## BEGIN Record set

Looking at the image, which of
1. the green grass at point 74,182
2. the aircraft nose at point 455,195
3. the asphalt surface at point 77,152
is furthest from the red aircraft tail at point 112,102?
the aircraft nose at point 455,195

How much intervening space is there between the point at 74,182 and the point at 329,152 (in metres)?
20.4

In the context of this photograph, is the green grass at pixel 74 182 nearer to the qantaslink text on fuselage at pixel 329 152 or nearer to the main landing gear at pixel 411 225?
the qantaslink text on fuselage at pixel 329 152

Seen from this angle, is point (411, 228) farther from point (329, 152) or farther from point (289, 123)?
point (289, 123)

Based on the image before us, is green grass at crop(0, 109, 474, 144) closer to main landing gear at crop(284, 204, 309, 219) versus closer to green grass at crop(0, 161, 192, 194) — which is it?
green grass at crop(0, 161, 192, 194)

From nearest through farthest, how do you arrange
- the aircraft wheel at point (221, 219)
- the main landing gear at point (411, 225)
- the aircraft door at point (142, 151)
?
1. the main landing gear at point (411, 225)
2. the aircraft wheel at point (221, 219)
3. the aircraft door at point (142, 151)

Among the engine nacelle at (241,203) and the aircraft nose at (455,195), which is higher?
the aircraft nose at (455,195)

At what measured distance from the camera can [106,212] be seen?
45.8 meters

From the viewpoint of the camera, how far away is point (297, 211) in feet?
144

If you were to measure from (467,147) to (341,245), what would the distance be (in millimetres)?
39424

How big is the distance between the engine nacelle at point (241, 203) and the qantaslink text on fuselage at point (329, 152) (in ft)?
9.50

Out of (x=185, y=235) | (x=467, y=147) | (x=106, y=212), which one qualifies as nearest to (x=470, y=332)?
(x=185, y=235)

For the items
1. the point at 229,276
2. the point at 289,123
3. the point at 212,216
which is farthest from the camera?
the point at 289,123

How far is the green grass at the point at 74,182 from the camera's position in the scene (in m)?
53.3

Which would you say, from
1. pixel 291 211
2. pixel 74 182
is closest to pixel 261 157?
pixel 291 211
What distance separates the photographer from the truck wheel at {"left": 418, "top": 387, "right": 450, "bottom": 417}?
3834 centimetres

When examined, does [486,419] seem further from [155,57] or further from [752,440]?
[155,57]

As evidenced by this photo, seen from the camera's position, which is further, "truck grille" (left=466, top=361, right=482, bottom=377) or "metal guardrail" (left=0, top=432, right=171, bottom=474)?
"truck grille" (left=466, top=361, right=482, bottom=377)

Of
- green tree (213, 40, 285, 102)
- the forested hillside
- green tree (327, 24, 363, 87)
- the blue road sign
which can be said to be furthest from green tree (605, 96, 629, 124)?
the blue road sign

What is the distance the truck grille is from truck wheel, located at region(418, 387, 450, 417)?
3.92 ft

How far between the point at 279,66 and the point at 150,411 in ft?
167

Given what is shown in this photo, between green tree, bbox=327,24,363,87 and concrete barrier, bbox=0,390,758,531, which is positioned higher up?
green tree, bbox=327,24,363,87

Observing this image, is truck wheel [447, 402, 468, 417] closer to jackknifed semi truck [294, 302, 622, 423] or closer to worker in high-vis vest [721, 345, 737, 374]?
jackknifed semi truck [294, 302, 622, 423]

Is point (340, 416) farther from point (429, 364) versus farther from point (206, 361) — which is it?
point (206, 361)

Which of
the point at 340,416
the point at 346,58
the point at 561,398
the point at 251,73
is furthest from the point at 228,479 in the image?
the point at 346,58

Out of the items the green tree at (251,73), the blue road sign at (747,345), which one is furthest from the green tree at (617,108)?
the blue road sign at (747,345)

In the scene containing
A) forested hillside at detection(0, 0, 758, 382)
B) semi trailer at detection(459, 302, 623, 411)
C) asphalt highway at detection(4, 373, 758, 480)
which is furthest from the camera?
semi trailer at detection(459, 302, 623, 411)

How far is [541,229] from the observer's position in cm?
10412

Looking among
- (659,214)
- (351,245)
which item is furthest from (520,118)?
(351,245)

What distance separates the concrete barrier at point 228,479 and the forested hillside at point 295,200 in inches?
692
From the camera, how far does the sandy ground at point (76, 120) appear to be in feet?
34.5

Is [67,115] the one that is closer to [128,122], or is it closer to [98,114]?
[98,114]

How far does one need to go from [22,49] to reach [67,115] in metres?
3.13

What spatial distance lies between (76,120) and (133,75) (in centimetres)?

## END Record set

### Problem
Reproduce the stretch from "From nearest through" through "45.8 meters", changing "engine nacelle" to "engine housing" and leaving everything else unchanged.

### Solution for this exercise
From nearest through farthest, how do you arrange
- the aircraft wheel at point (221, 219)
- the main landing gear at point (411, 225)
- the aircraft door at point (142, 151)
?
1. the main landing gear at point (411, 225)
2. the aircraft wheel at point (221, 219)
3. the aircraft door at point (142, 151)

Among the engine housing at (241,203) and the aircraft nose at (455,195), which is higher?
the aircraft nose at (455,195)

At what measured distance from the camera can [106,212] be seen?
45.8 meters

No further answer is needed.